> [SHORT TASK] Write out, word for word, the stretch of lines from the one containing "How much of" through the end of the lines.
═════ SUPPLIED MATERIAL
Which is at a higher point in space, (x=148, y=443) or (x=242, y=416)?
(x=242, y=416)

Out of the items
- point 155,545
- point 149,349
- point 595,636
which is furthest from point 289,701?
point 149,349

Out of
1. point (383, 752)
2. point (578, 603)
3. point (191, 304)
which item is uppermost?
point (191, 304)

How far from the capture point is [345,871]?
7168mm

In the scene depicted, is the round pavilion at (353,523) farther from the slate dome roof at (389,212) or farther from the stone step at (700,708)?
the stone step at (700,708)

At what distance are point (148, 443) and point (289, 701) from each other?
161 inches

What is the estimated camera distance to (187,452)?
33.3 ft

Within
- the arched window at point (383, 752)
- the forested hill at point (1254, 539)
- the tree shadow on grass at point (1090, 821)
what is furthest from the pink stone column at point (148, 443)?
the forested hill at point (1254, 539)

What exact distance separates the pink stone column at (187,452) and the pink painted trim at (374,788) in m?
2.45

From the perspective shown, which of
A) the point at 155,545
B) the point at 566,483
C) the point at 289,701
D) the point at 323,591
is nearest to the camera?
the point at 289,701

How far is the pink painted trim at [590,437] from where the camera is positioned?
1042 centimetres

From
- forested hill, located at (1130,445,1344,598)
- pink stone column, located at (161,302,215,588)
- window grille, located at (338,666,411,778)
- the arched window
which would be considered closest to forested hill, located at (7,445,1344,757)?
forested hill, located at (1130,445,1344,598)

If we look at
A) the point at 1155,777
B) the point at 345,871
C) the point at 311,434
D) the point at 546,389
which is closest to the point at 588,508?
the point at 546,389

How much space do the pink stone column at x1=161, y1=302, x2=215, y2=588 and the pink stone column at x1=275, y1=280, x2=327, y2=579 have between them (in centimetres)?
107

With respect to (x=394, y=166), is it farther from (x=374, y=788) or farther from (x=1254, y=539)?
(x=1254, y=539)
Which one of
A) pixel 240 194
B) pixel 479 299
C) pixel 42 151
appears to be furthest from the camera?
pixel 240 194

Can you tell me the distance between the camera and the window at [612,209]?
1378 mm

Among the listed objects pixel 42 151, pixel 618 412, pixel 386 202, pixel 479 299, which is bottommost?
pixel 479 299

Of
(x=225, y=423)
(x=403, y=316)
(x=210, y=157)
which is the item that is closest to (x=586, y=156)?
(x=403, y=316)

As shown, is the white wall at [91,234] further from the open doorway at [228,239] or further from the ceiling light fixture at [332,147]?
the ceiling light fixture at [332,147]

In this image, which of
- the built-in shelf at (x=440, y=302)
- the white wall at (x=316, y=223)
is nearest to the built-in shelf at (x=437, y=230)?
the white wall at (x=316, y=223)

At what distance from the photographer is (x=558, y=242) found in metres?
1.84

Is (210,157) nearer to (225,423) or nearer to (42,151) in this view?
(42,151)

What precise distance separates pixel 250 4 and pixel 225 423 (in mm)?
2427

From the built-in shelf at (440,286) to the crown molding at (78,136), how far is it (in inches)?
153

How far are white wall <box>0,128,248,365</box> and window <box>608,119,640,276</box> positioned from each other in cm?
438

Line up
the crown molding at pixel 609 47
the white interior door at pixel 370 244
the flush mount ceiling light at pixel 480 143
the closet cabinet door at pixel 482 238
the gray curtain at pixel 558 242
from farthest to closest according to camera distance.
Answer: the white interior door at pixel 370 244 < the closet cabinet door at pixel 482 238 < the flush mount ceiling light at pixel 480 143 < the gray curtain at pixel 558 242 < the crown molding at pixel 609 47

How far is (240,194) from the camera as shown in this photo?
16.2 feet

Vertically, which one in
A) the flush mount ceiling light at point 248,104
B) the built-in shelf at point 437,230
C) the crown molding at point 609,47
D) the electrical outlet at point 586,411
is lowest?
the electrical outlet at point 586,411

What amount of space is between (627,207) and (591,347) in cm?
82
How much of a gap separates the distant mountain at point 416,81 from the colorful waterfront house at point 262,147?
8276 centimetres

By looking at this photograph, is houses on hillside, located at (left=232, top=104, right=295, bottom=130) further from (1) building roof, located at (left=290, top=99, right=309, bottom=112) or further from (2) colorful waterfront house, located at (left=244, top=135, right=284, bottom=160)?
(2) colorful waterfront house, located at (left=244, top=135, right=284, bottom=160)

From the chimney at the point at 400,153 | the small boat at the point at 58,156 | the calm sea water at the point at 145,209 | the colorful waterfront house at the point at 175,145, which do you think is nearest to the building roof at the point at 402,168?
══════════
> [REPLY]
How much of a gap separates the distant mountain at point 416,81 from the colorful waterfront house at point 262,147?
8276 centimetres

By looking at this photograph, is houses on hillside, located at (left=232, top=104, right=295, bottom=130) further from (1) building roof, located at (left=290, top=99, right=309, bottom=112) or further from (2) colorful waterfront house, located at (left=244, top=135, right=284, bottom=160)?
(2) colorful waterfront house, located at (left=244, top=135, right=284, bottom=160)

From the chimney at the point at 400,153 | the small boat at the point at 58,156 | the calm sea water at the point at 145,209 | the colorful waterfront house at the point at 175,145, which do you think is nearest to the building roof at the point at 402,168?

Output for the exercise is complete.